The Misery of Monopoly: Unveiling the True Economic Challenges Confronting the Nation
Introduction
In recent years, economic commentators have been puzzled by the public’s dour mood regarding the economy, despite positive indicators such as low unemployment, steady job growth, and easing inflation. Pundits have attributed this sentiment to social media, partisanship, and negative media headlines. However, a deeper examination reveals that the economic challenges facing the country are more profound than mere misinformation or negative perceptions. This article delves into the misery of monopoly as a primary factor contributing to the public’s economic discontent.
Inflation: A Symptom of Corporate Price-Gouging
Inflation remains a significant economic concern, despite its recent moderation. Prices have seen a substantial 19% increase since the pandemic, outpacing wage growth. This has resulted in a decline in spending power for most individuals, rendering employment alone insufficient to alleviate economic distress. Moreover, inflation calculations fail to account for interest rate hikes, which further burden consumers with higher monthly payments for car loans, home loans, and credit cards.
The anger and frustration generated by inflation are exacerbated by the unfairness driving price increases. Consumers, government economists, think tanks, and private sector experts alike point to powerful corporations as the culprits. Legal actions have uncovered an economy rife with monopoly price-gouging. A recent jury verdict found major egg producers guilty of price-fixing, and other lawsuits allege that the cost of various goods, from meat to housing, is inflated due to illegal coordination among companies.
Beyond Inflation: The Existential Threat of Corporate Behemoths
Inflation is just one aspect of the economic misery confronting the nation. The other, more existential concern is the sense of powerlessness against corporate behemoths. Gallup surveys conducted since 2001 have shown a steady increase in Americans’ dissatisfaction with the “size and influence” of big business. This dissatisfaction has grown from 17% to 44% in the past two decades, indicating a significant shift in attitude.

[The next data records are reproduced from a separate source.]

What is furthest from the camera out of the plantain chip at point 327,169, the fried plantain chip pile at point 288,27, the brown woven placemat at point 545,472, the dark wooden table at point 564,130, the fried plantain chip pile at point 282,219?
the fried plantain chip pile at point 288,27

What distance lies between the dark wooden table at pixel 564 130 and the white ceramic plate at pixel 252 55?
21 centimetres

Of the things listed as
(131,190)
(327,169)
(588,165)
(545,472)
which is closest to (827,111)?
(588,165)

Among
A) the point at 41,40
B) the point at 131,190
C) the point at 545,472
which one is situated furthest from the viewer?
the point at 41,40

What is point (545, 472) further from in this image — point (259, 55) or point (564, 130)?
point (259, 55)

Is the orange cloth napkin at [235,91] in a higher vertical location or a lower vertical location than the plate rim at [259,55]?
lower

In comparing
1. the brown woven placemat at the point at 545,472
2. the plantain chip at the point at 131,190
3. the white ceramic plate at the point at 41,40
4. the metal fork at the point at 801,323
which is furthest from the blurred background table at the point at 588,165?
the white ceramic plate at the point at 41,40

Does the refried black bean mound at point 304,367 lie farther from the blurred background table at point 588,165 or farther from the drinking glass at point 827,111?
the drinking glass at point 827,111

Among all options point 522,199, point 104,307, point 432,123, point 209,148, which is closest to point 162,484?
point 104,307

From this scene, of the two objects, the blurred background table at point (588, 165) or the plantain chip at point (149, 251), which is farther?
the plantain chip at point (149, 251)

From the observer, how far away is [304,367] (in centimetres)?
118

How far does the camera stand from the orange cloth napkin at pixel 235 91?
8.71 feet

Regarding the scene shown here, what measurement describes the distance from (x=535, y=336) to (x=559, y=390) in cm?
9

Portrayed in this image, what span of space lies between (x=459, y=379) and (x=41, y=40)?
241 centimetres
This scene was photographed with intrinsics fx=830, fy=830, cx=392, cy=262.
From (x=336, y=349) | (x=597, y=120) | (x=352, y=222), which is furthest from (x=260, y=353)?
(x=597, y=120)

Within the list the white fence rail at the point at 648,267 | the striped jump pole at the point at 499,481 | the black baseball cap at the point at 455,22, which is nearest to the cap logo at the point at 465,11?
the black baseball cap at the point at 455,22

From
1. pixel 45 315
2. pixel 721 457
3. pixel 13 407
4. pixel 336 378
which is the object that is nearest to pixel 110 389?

This change in attitude likely stems from the way the pandemic brought long-standing structural issues, including monopolization, to the forefront. Monopolists have long suppressed wages, but the past few years have witnessed a surge in labor activism as workers fight back against rising prices and record corporate profits. Companies like Amazon, a symbol of our monopolized economy, have faced unionization efforts, while the writers and actors strike last year highlighted the issue of consolidation in the entertainment industry.
The Public’s Demand for Change
The Federal Trade Commission (FTC) and the Department of Justice (DOJ) recently updated their merger guidelines, which direct the agencies’ enforcement of business combinations. This typically obscure process generated an unprecedented 35,000 comments from Americans across the country, reflecting their weariness of monopolists’ dominance.
In October, Assistant Attorney General Jonathan Kanter held a roundtable discussion in Minnesota with farmers, workers, and small business owners. The focus was not on job growth numbers or the stock market, but on how monopolies are adversely affecting their lives, professions, and communities. Farmers are earning less, nurses are leaving the bedside, and small businesses like rural pharmacies are disappearing.
Connecticut Senator Chris Murphy aptly observed that “the most important economic and social interactions in your life are being dictated by…massively powerful private companies.” However, public discourse often fails to reflect this reality.
Conclusion: Addressing the Root of Economic Malaise
Attempts to dismiss the public’s dissatisfaction with the economy as manufactured or unfounded are both insulting and counterproductive. They divert attention from the actual problems that make life challenging for many Americans.
The misery of monopoly power is a policy choice that can be reversed. Identifying the source of this misery is the first step towards creating a fairer, more equitable economy.